3) What's the nearest beach to visit for surf fishing from Gwinnett county, GA?

thank you!


----------



## Railroader (Jan 5, 2022)

I have heard folks say that your tautogs and our sheepshead are very similar...Sheeps eat real good.

Flounder, redfish, and whiting are all good eating also.

The closest Ga. location to you would be Tybee.


----------



## lampern (Jan 5, 2022)

Flounder or mangrove (gray) snapper are very tasty.

I believe both have to be 12 inches to keep but very tasty and can be caught from shore.

Whiting, spot, croaker, sea trout are good to eat as well

You can sometimes catch togs off of Myrtle Beach, SC if you care during the winter.


----------



## seachaser (Jan 6, 2022)

I’m a big fan of the Panama City beach area and not much farther then other beaches.

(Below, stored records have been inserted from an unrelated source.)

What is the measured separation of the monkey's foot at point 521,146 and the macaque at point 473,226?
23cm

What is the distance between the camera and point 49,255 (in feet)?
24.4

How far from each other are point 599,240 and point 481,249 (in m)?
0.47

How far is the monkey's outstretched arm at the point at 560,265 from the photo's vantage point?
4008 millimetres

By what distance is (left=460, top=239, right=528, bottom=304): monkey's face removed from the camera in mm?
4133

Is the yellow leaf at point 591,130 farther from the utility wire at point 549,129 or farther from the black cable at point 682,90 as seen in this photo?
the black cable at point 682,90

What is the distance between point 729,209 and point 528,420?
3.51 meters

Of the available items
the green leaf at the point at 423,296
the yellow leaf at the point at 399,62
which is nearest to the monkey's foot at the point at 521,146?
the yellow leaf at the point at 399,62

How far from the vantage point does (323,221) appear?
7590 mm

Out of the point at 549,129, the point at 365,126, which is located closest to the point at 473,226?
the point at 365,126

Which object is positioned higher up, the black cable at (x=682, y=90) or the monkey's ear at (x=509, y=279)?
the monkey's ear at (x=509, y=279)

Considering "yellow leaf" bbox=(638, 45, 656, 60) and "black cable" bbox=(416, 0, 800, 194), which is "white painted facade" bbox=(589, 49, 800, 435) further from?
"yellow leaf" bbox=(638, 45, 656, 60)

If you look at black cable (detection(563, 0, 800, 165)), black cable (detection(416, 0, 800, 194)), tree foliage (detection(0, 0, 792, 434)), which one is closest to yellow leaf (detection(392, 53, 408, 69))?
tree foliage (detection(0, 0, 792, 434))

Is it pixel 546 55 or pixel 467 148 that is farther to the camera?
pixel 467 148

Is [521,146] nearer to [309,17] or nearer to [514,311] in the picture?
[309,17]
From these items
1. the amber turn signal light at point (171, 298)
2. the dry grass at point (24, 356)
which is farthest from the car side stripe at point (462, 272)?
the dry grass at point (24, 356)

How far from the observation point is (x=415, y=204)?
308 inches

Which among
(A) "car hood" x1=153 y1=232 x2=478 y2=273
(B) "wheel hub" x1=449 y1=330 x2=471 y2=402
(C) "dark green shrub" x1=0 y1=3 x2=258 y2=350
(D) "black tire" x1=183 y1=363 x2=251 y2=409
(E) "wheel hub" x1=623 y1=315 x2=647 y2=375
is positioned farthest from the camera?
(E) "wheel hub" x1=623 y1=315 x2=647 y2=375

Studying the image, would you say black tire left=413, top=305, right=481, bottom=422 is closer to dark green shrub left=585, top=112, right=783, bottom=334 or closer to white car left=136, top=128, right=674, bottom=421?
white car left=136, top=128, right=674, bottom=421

Redfish trout and snapper can all be caught from shore or wading and there all 3 delicious. You can also surf fish spring and fall for pompano for another tasty meal.


----------



## almoore (Jan 7, 2022)

I grew up in NJ and agree about Tautog.  My folks used to stuff and bake them.  The closest fish down here is sheepshead.  Then maybe smaller black drum.  Our favorite fish was flounder.  Whiting is good and they can be plentiful in the surf.  Pompano are delicious.  But as I'm sure you know, flounder, whiting, sea trout etc are nothing like a tautog.


----------



## Mexican Squealer (Jan 7, 2022)

seachaser said:


> I’m a big fan of the Panama City beach area and not much farther then other beaches. Redfish trout and snapper can all be caught from shore or wading and there all 3 delicious. You can also surf fish spring and fall for pompano for another tasty meal.



Spot on! Better off heading to the gulf


----------



## nof2souf (Jan 9, 2022)

thank you for all the suggestions!
I watched some videos on Panama City Beach, it is beautiful.

When the weather is warmer, I'm going to take my wife and son there.

I read up on sheapshead. It is so much alike Togs - eat crustaceans. notorious bait stealers, found near rock structures. In NJ and Montauk there is an obsession with Stripers but I'm always drawn to fishing for togs. it is addictive.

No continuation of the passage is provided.